• Problems
**a)** According to the Hui o Hawaii scrapbook, why did Wells Fargo give Hui o Hawaii $1000 at the September 26, 2012 Community Partners Breakfast?
**b)** Answer yes or no for whether each statement agrees with the Hui o Hawaii scrapbook, and quote the words that decide it: (i) The First Annual Sacramento Aloha Festival was held at Cal Expo. (ii) Mona Foster was the 2012 President of Hui o Hawaii of Sacramento. (iii) The workshop with Kumu Mahealani took place in Sacramento.
··· Text
Hui o Hawaii Scrapbook

Gracious Ladies through 2012

Hui o Hawaii of Sacramento Gracious Ladies

September, 2012

On September 26, 2012 at the Community Partners Breakfast Wells Fargo gave Hui o Hawaii $1000 to help sponsor the 2012 Sacramento Aloha Festival.

Wells Fargo Community Partners Breakfast

April, 2012

Hui o Hawaii's Annual Luau, April 28, 2012

Hui o Hawaii dancers

Our beautiful dancers serving Carlos' Ono Hawaiian Food to our guests

Hui o Hawaii t-shirts and Aloha Festival bags for sale

smile Del (Hui o Hawaii of Sacramento 2012 President)


Mona Foster (Hui o Hawaii of Sacramento 2012 Vice President and Founder) received the Outstanding Service Commendation Award on April 27, 2012 from Jan Scully, District Attorney.


March, 2012

Hui o Hawaii Sacramento St. Patty's Day Scramble 2012

Feb., 2012

Hui o Hawaii of Sacramento, Inc. held a workshop with Kumu Mahealani on February 19, 2012 in Vacaville. Participants included HOH members and guests from the community.


Oct., 2011

First Annual Sacramento Aloha Festival
October 22, held at Cal Expo

1st Annual Aloha Festival presented by, Hui o Hawaii of Sacramento


Aug., 2011

by Whitney Skillman,

My daughter and I were priveleged to be a part of the original welcoming when the waka's came to Treasure Island on Tuesday, August 2nd. There had been a lot of built up anticipation as we had expected them first on the previous Saturday, then on the Sunday following.
······
··· Supplied information
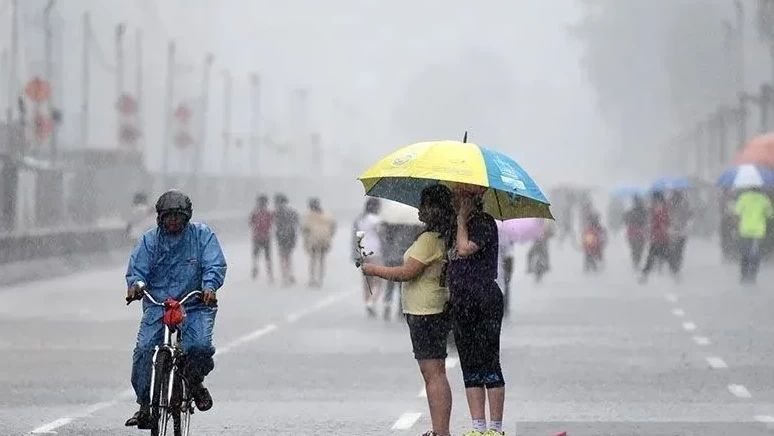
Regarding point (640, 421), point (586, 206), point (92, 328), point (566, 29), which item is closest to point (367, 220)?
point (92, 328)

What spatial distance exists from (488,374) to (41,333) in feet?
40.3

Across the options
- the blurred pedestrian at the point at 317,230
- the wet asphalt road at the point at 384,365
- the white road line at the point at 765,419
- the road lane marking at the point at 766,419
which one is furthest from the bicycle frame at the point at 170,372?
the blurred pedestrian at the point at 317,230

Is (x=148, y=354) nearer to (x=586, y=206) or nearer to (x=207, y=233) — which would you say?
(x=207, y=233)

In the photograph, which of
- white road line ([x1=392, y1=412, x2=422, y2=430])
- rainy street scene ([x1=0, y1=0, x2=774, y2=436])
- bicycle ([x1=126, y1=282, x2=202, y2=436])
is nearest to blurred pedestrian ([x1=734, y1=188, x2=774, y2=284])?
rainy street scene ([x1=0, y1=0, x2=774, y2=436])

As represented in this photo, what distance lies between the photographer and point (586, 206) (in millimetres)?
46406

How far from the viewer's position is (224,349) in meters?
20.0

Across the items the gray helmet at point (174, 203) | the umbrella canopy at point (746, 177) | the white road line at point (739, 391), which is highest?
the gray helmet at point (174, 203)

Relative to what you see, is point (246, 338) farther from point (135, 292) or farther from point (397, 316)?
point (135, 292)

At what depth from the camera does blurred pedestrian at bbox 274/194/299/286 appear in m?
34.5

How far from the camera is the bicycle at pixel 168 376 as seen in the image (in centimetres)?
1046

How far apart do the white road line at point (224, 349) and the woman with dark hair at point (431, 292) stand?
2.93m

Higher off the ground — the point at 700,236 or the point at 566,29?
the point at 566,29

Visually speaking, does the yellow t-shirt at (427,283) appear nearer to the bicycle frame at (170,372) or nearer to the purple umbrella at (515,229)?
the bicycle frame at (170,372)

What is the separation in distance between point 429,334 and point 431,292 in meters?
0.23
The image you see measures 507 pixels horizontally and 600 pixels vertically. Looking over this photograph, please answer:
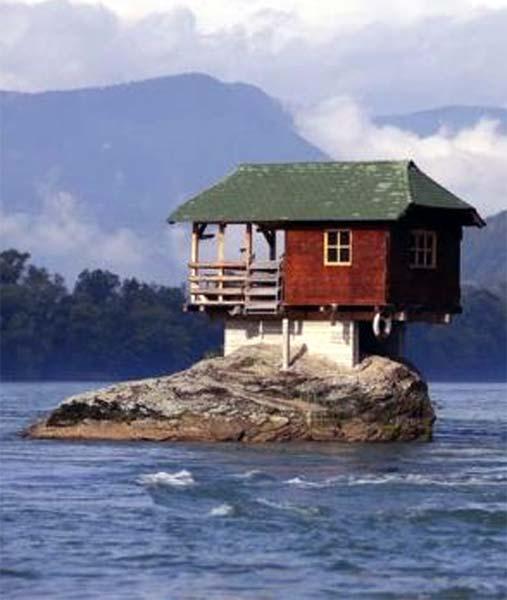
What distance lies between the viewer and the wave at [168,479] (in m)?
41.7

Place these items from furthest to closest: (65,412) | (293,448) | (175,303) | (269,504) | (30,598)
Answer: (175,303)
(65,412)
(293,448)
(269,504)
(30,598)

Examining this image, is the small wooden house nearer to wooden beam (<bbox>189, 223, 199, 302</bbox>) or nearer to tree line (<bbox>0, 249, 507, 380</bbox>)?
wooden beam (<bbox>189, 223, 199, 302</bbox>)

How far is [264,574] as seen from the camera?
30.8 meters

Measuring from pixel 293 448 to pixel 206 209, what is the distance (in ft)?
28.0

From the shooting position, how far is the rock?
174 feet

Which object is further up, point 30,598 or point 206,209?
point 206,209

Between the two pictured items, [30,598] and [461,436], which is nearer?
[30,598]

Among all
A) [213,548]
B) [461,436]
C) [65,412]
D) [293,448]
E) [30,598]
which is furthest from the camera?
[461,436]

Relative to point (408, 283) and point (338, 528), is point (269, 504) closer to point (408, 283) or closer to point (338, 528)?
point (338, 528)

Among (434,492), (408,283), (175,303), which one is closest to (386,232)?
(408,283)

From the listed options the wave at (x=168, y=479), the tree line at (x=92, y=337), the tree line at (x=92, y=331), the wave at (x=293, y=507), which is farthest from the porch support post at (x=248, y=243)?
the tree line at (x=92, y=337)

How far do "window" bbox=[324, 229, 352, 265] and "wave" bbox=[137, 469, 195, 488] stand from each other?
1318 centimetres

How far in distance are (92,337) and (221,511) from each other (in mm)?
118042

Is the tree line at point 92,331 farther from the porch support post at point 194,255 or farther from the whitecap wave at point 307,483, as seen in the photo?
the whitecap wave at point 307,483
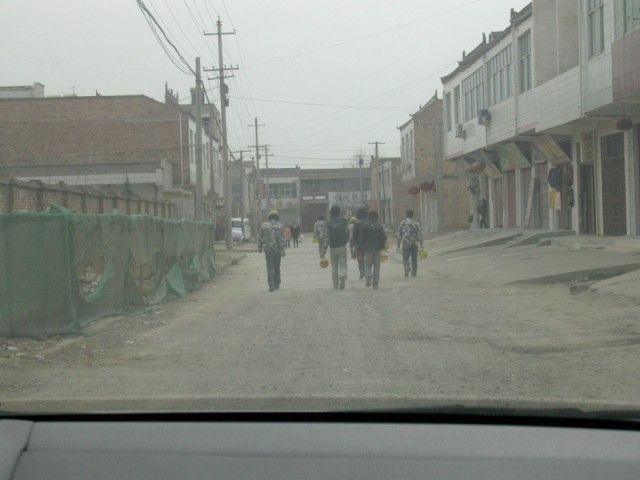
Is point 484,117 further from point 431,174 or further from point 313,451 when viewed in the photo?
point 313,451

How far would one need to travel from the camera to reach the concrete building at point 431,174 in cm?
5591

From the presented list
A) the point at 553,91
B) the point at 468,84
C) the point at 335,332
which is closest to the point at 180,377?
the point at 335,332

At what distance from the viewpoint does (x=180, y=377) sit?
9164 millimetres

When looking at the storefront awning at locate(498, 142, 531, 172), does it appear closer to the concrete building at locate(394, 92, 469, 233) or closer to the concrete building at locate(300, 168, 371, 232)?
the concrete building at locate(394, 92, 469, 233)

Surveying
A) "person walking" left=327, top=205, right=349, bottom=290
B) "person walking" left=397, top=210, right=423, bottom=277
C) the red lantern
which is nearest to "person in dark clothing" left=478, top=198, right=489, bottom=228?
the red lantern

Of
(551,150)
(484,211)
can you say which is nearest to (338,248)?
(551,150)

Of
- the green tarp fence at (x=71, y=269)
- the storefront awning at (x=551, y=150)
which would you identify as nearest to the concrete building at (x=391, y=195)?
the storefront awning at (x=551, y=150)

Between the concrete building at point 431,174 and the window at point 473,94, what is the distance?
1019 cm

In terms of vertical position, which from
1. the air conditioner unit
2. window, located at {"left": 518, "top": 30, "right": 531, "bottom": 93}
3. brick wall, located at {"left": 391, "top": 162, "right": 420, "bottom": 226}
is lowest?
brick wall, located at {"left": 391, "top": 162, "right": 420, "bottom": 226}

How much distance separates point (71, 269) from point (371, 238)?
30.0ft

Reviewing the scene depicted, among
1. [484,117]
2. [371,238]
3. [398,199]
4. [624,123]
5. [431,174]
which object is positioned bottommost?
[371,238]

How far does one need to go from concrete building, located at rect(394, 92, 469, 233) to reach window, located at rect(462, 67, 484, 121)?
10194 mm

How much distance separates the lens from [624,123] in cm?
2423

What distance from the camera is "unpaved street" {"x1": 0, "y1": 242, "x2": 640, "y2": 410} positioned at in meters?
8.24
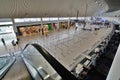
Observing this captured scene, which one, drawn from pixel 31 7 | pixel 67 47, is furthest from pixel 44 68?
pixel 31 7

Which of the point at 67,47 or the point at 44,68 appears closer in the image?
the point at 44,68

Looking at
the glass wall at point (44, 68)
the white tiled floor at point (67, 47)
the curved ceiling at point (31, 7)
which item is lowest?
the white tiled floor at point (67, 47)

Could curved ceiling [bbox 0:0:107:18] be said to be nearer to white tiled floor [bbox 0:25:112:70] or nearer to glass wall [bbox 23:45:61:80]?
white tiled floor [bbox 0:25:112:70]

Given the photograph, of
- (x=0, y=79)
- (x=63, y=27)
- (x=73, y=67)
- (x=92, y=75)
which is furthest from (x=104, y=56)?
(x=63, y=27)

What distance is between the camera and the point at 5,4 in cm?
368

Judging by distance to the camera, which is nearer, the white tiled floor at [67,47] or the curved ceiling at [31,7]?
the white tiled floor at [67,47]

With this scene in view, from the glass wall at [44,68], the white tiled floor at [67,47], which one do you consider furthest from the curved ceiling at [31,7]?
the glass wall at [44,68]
······
··· Supplied information
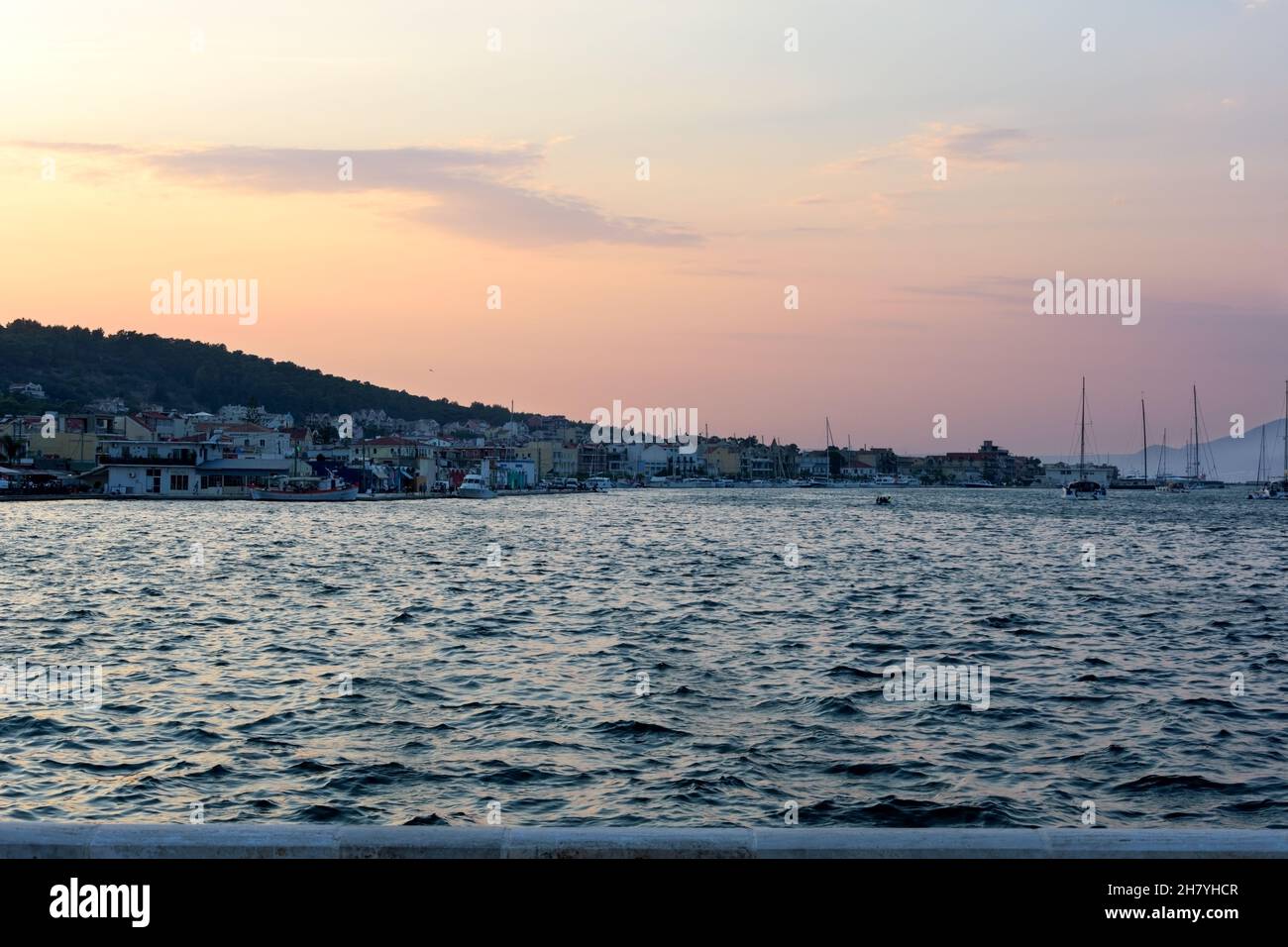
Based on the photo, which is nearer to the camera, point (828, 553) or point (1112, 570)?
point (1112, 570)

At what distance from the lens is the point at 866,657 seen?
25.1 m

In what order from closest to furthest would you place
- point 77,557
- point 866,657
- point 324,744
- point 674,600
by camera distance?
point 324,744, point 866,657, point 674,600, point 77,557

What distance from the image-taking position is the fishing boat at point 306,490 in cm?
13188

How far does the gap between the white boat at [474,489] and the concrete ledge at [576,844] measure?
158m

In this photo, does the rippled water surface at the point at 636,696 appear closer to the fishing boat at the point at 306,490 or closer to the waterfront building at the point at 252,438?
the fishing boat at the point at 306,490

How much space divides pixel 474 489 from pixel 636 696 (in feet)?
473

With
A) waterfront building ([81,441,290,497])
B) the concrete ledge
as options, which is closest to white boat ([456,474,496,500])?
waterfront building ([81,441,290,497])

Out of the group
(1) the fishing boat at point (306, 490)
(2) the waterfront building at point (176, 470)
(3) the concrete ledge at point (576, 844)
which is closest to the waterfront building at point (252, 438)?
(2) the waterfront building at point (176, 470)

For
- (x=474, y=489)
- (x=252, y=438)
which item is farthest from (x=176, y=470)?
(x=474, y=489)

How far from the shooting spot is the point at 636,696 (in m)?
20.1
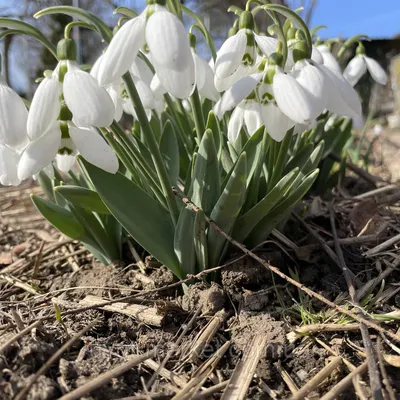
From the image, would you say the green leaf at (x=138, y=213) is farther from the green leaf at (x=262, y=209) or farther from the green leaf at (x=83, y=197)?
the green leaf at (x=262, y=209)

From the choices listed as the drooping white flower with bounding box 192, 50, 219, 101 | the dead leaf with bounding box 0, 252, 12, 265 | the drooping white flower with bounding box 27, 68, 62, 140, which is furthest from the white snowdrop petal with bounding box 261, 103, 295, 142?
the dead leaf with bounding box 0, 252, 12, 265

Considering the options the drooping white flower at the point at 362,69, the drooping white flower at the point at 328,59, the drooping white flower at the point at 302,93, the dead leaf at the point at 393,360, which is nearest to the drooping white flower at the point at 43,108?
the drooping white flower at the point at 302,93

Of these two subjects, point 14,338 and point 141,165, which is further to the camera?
······
• List of solutions
**a)** Wells Fargo gave the $1000 to help sponsor the 2012 Sacramento Aloha Festival.

**b)**
(i) Yes: "October 22, held at Cal Expo"
(ii) No: "Mona Foster (Hui o Hawaii of Sacramento 2012 Vice President and Founder)"
(iii) No: "on February 19, 2012 in Vacaville"